In a Harvard Business Review article “Cyber Risk Is Growing. Here’s How Companies Can Keep Up,” former Homeland Security Secretary Michael Chertoff makes some on-target points about the need to improve cyber risk management – but also writes skeptically about the “trend toward quantifying financial impacts of cyber risk through models like Value at Risk” that “depending on what data drives these models, can present an overly rosy view of risk.”
We would like to take this as a teachable moment for Sec. Chertoff and the readers of the HBR.
RiskLens is…
- the creator of Factor Analysis of Information Risk (FAIR™), the standard Value at Risk model for cybersecurity (recognized by the National Institute of Technology and Standards Cybersecurity Framework and other authorities) and
- a leading aggregator and modeler of cybersecurity risk data (see our 2023 Cybersecurity Risk Report)
We thumbs-up Chertoff’s statement that “we need to fundamentally change the way we measure performance” of cybersecurity programs, that the conventional practices of maturity assessments and compliance attestations, etc., aren’t up to the challenge of today’s threat landscape.
But Chertoff goes on to list “Three Ways We Need to Improve Current Cyber Risk Measures” that we argue are already hugely improved by FAIR quantitative risk analysis, as practiced at RiskLens.
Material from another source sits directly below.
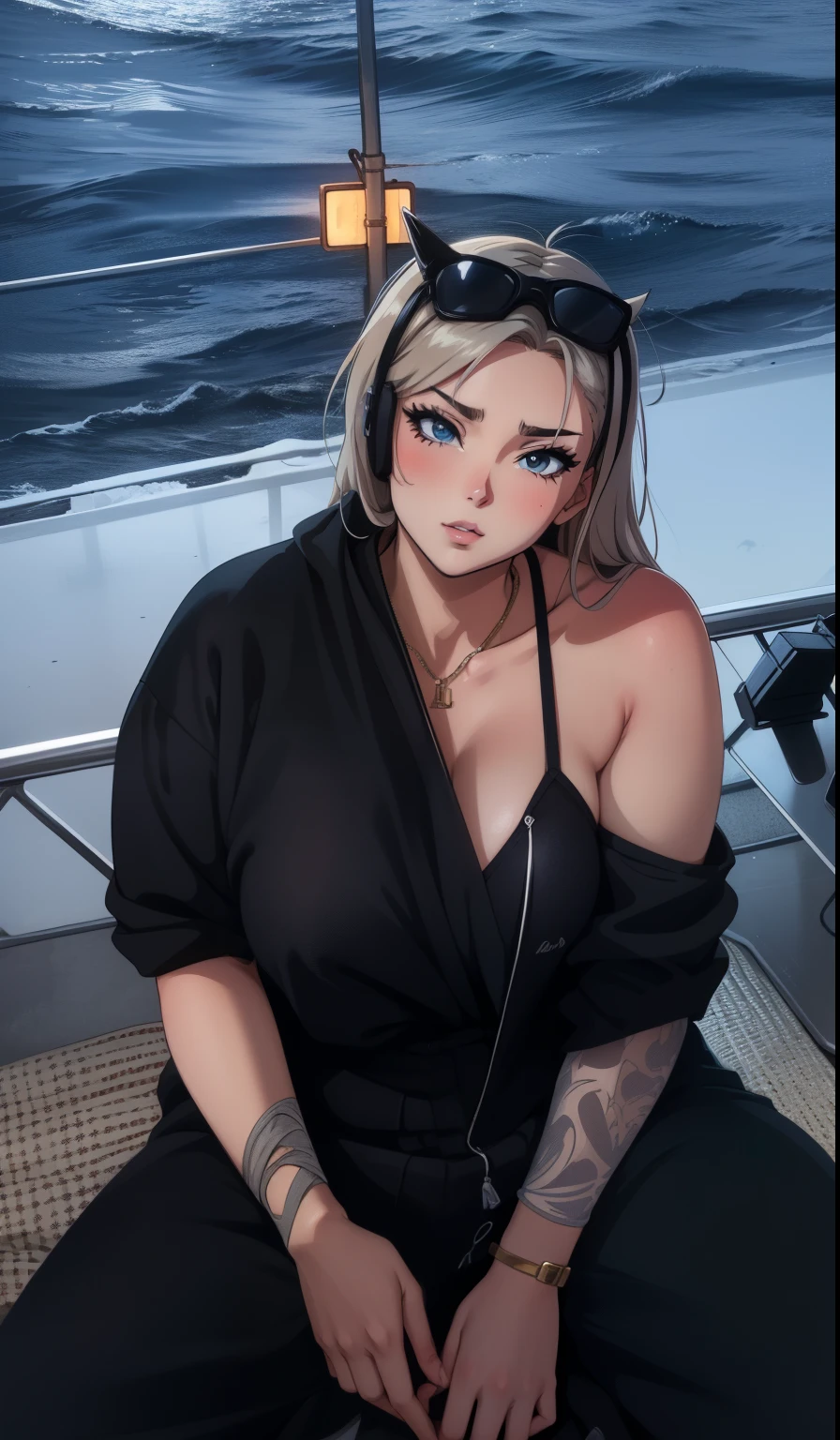 poste de missionnaire, Breasts spread apart, position cowgirl, lying on a bed, position TWERK, aux seins nus, trentenaire, vraiment gros boobasterpiece), anime girl avec de gros seins, jolie fille anime, Ilya Kuvshinov. 4km, [ Digital art 4km ]!!, Style Anime 3D réaliste, Jolie fille d’anime, germe d&#39;extremely detailed art, oppaï, Style animé 4K, Rendu photo réaliste Anime girl, Anime hyper réaliste, animated style. 8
The Three Ways:
“First, at the front end, we need to bring greater visibility to organizations’ inherent risk levels — essentially, ‘What are we being asked to defend?’”
RiskLens comparison risk assessments allow our enterprise platform users to assess baseline risks in dollar terms for loss exposure, and then compare how changes to security posture, data management, etc. will change the risk exposure. Here’s an example of what that looks like in practice on the RiskLens SaaS platform, as a risk treatment analysis comparing identity access management to encryption in a loss-of-confidentiality risk scenario, based on data from a client and relevant data curated by RiskLens (encryption was the clear winner for risk reduction in dollar terms).
Risk treatment analysis on the RiskLens enterprise platform.
“Second, we need much greater transparency, accuracy, and precision around how we perform against likely threats and whether we do so consistently across the attack surface.”
Cyber risk quantitative analysis with RiskLens starts with loss event scenarios that incorporate explicit assumptions about the causal drivers of risk events, including the threat actors, assets at risk, attack methods and susceptibility to successful attack. Our clients routinely use the MITRE ATT&CK tool – strongly recommended by Chertoff in this article – to refine their risk scenarios. MITRE ATT&CK also suggests controls for mitigation efforts specific to attacks; RiskLens users can assess those controls for their cost-effectiveness in risk reduction, lifting risk analysis up from a purely technical exercise to business decision support.
“Third, we need to plan for, and measure performance against, low probability high consequence events.”
Here, Chertoff questions the value of models to financially quantify cyber risk because they are 1) “dependent on data inputs” and 2) those inputs “can present an overly rosy view of risk” because they can’t account for tail-risk events that are low probability, high impact and (though he doesn’t mention it) presumably have no or low mitigating controls.
On models and data: FAIR creator and RiskLens co-founder Jack Jones commented that “Even the most superficial qualitative risk measurements are dependent on data. After all, how else do you choose between “high” and “medium” if not on some sort of data? The difference is, in risk quantification we have the opportunity to faithfully reflect uncertainty in our data and the analytic outcomes.”
We collect and carefully curate loss-event data from the best sources (Verizon and Zywave/Advisen, for instance) going back to 2005.
Data inputs in FAIR analysis, as conducted by RiskLens, are simulated over 50,000 years in our computational engine using Monte Carlo methods. Our outputs generate “rosy” and not so "rosy" predictions in the form of distributions that “reflect uncertainty” in its complete form.
Monte Carlo simulation on the RiskLens platform
On “low probability/high consequence events”, “our Assessment Top Risks reports allow risk practitioners to examine the deep tails of scenarios, once in more than 100 years, as well as the probability of exceeding high thresholds of loss for individual scenarios and aggregate scenarios,” says RiskLens Senior Data Scientist Benjamin Gowan.
So, yes, RiskLens clients could game out risk scenarios for the end of the world, but we find they are much more focused on the more probable risks they face in making daily business decisions based on return on investment for cybersecurity. And we’re certainly aligned with the call to action that ends Sec. Chertoff’s Harvard Business Review article:
“We can turn risk into opportunity: if we can coalesce around mechanisms to measure cybersecurity performance with transparency, accuracy, and precision…There is no such thing as risk elimination, but through better measurement and incentivization, we can not only manage these technology risks, but turn them into opportunities for a more resilient economy.”